▸ Text excerpt
-*-
“What Should We Watch Tonight?” On the Concept of Choice Architecture
Eric Johnson Unpacks the Theory Behind Everyday Decisions
It is an illusion, really, that we alone determine what we choose. You walk into a restaurant and order a sandwich. Your spouse asks you what movie you want to see. Your doctor asks if you want to try a new drug to control your cholesterol. You search for a flight home for the holidays. You select an investment fund from your employer’s retirement plan. You may not realize it, but in each choice, you have a hidden partner.
You choose something, but the restaurant, your spouse, the doctor, the airline’s website, and your employer have all made decisions about how to pose those choices to you. Their design decisions will influence, intentionally or not, what you choose. The restaurant organized the sandwich options you saw, maybe with vegetarian on the right, meat on the left. Your spouse suggested some possible movies, but left others out. The doctor decided how to describe the consequences, side effects, and benefits of the drugs you could take to control your cholesterol. The website decided how to sort the flights and whether to present certain pieces of information, like the on‑time performance of the flights and the baggage fees. And finally, your employer had a fund it would use for your retirement account if you did not make a choice.
-*-
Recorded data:
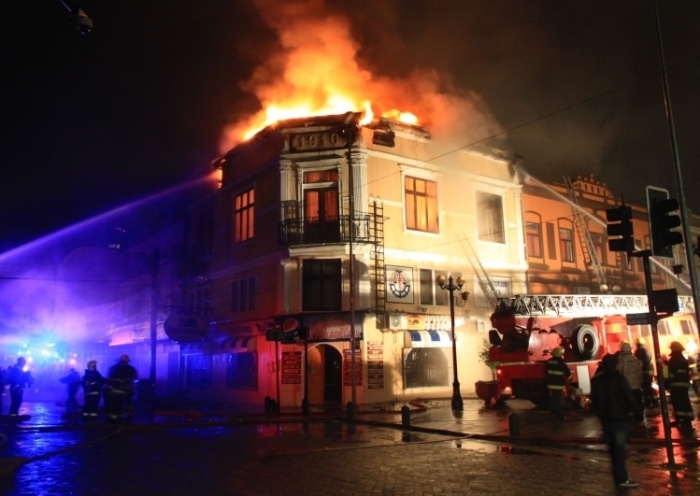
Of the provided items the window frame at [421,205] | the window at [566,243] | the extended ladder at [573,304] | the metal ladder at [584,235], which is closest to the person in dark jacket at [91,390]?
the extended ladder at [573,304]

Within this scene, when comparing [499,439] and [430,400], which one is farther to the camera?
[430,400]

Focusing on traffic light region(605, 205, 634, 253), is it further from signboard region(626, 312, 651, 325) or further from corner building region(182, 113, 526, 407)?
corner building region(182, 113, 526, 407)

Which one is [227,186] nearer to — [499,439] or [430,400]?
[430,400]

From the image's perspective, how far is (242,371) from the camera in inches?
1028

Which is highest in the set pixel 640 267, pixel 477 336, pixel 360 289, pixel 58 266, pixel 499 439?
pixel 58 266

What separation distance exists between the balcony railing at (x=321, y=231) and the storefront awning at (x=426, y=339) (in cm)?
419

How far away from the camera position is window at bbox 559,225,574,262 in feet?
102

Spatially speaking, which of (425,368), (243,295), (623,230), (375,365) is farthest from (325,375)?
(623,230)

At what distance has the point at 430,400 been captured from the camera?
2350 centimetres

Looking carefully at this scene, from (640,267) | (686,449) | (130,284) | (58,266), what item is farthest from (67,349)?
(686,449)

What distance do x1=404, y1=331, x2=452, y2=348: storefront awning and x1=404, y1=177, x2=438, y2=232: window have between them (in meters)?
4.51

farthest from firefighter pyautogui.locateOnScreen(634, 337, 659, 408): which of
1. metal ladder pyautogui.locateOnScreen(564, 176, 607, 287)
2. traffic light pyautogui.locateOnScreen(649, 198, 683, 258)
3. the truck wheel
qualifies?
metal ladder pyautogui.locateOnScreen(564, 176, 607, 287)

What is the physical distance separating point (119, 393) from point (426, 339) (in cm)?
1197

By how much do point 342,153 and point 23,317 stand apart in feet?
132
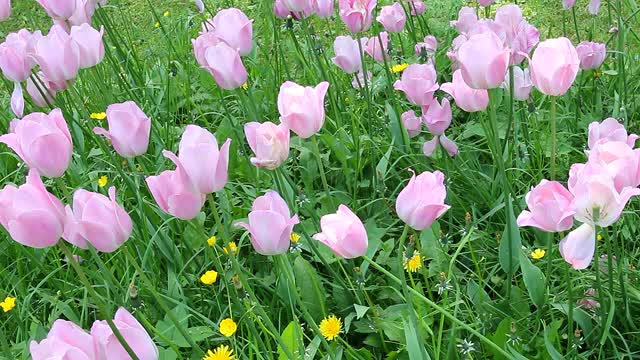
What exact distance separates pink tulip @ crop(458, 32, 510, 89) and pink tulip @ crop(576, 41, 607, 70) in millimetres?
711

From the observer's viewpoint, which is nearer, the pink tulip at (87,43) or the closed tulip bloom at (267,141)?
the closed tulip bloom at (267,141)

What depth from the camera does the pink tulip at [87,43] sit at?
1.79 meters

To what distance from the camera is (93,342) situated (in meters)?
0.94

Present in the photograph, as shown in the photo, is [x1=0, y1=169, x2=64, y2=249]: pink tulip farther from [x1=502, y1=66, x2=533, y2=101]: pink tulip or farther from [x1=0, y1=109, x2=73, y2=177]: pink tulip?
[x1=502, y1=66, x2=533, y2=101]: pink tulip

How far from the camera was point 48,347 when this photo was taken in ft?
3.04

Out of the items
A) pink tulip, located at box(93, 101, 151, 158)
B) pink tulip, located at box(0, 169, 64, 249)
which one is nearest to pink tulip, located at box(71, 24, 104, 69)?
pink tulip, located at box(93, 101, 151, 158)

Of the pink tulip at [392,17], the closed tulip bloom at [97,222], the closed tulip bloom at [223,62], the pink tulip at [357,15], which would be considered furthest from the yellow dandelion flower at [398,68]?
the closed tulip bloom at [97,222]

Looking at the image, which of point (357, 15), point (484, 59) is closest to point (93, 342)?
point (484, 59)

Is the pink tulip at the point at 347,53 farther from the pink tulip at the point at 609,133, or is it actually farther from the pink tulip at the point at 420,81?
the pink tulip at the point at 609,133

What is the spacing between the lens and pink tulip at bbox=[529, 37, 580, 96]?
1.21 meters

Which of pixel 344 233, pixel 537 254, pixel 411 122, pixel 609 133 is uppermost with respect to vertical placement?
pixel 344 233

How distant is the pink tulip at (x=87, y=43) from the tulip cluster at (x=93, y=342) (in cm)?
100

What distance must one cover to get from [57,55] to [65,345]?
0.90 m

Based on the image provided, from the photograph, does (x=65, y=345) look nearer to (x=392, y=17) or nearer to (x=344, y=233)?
-*-
▸ Instruction 1
Reproduce the passage on choice architecture between "You choose something, but" and "make a choice.", inclusive, switching "spouse" to "roommate" wherever it occurs.
▸ Instruction 2
Express the recorded data from the line containing "What distance must" through the end of the rows, inclusive, as a Markdown table with the columns Number and Line. Leave out blank lines.

▸ Written response 1
You choose something, but the restaurant, your roommate, the doctor, the airline’s website, and your employer have all made decisions about how to pose those choices to you. Their design decisions will influence, intentionally or not, what you choose. The restaurant organized the sandwich options you saw, maybe with vegetarian on the right, meat on the left. Your roommate suggested some possible movies, but left others out. The doctor decided how to describe the consequences, side effects, and benefits of the drugs you could take to control your cholesterol. The website decided how to sort the flights and whether to present certain pieces of information, like the on‑time performance of the flights and the baggage fees. And finally, your employer had a fund it would use for your retirement account if you did not make a choice.

▸ Written response 2
| Number | Line |
|---|---|
| 1 | What distance must one cover to get from [57,55] to [65,345]? |
| 2 | 0.90 m |
| 3 | Based on the image provided, from the photograph, does (x=65, y=345) look nearer to (x=392, y=17) or nearer to (x=344, y=233)? |